As he hit the ground, his hands loosened from her neck. When she landed on top of his muscular length, she twisted to bring up one elbow, hard, underneath his chin. The blow connected and snapped his head back. For one pulsating moment his long, powerful body lay as a supplicant beneath hers, his neck bared as she straddled him.

It was glorious.

Then a freight train slammed into Aryal, knocking her several feet from Caeravorn, who flipped, still snarling, onto his hands and knees. With his head lowered and teeth bared, his gaze fixed on her and he prepared to spring.

Wow, he had really lost it. She must have said something. Out of the corner of her eye, she saw Bayne, Constantine and Alexander pile on top of him, their combined weight knocking him flat again.

Her freight train resolved into Dragos’s new First Sentinel, Graydon. Graydon was the largest of all the current sentinels. In his human form he stood almost six foot five, and he carried a good thirty pounds more than the other gryphons.

All of that weight was hard, packed muscle, which currently took up residence on her chest. He pinned her arms to the floor by the wrists. Normally his roughhewn features were set in a mild, good-natured expression, but not at the moment.

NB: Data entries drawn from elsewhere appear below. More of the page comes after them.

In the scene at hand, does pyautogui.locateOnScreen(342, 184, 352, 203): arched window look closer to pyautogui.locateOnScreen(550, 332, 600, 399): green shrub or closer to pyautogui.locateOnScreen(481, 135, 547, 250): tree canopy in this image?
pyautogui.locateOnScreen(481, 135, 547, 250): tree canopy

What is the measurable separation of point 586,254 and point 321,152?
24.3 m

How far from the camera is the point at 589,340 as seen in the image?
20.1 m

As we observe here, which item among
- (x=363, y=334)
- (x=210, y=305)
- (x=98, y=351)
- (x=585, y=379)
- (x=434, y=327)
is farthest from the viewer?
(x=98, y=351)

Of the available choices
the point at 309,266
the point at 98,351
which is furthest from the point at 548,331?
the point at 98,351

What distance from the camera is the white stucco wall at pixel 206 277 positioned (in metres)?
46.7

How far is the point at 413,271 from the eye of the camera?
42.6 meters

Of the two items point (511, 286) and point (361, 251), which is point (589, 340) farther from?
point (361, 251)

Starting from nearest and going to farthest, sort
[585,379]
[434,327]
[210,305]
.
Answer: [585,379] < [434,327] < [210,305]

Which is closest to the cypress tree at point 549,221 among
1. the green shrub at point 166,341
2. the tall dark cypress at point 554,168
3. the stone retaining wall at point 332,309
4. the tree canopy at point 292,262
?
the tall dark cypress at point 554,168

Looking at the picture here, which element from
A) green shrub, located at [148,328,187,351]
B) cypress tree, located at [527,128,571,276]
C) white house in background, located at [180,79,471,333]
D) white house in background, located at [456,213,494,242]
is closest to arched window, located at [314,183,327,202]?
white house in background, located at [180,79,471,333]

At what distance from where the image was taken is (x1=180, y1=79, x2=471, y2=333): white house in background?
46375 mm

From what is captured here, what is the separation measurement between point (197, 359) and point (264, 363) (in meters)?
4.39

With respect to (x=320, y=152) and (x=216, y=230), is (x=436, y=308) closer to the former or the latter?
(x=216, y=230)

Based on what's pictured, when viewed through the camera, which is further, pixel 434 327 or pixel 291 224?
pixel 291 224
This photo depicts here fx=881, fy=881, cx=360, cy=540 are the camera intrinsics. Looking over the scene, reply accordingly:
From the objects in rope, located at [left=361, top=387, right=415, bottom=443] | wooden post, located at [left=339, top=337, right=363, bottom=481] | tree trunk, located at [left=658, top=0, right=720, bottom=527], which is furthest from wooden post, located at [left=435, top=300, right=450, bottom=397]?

Not even bothering to struggle, she looked up at Graydon with her eyebrows raised. “What?”

His dark slate gray eyes were furious. “People have been through hell this month. We’ve all gone to war, and then we beat the shit out of each other in the Games. Everybody needs a little goddamn R and R, and you can’t leave well enough alone for a few fucking hours at a party.”

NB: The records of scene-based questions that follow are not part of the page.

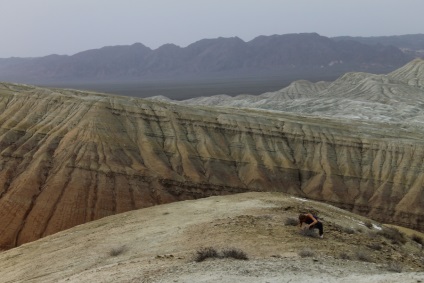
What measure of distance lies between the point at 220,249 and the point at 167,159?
3494cm

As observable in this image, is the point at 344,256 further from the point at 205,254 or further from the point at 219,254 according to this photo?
the point at 205,254

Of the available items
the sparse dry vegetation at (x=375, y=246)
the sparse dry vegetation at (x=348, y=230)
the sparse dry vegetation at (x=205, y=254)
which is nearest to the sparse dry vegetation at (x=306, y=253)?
the sparse dry vegetation at (x=205, y=254)

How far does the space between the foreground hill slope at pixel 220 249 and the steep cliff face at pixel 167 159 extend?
1668 cm

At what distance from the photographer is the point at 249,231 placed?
734 inches

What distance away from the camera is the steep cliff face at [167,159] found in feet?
139

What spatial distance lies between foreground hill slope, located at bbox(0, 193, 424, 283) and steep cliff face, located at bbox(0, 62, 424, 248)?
657 inches

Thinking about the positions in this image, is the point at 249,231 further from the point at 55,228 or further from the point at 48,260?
the point at 55,228

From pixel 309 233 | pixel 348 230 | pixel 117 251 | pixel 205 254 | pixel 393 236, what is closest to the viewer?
pixel 205 254

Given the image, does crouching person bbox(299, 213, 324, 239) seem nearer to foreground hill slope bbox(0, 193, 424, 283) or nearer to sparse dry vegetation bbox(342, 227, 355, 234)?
foreground hill slope bbox(0, 193, 424, 283)

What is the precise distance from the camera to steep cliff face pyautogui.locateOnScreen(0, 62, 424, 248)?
42.2 metres

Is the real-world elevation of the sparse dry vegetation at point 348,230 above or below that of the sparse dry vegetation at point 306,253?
below

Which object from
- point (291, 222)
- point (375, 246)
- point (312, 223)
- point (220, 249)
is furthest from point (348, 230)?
point (220, 249)

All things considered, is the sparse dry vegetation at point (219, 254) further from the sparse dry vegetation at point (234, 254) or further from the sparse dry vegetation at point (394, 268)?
the sparse dry vegetation at point (394, 268)

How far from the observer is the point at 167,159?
50.9m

Angling her jaw out, she savored her next words for the rare treasures they were, as she said in perfect, pious honesty, “He started it.”





TWO


Now in March, two months after the party, her own words mocked her. Her triumph at the party had been all-too short lived.

The bitter winds matched her mood. The slicing chill of the wintry air cooled her overheated blood as frustration clawed at her. She let the tumultuous currents buffet and toss her about.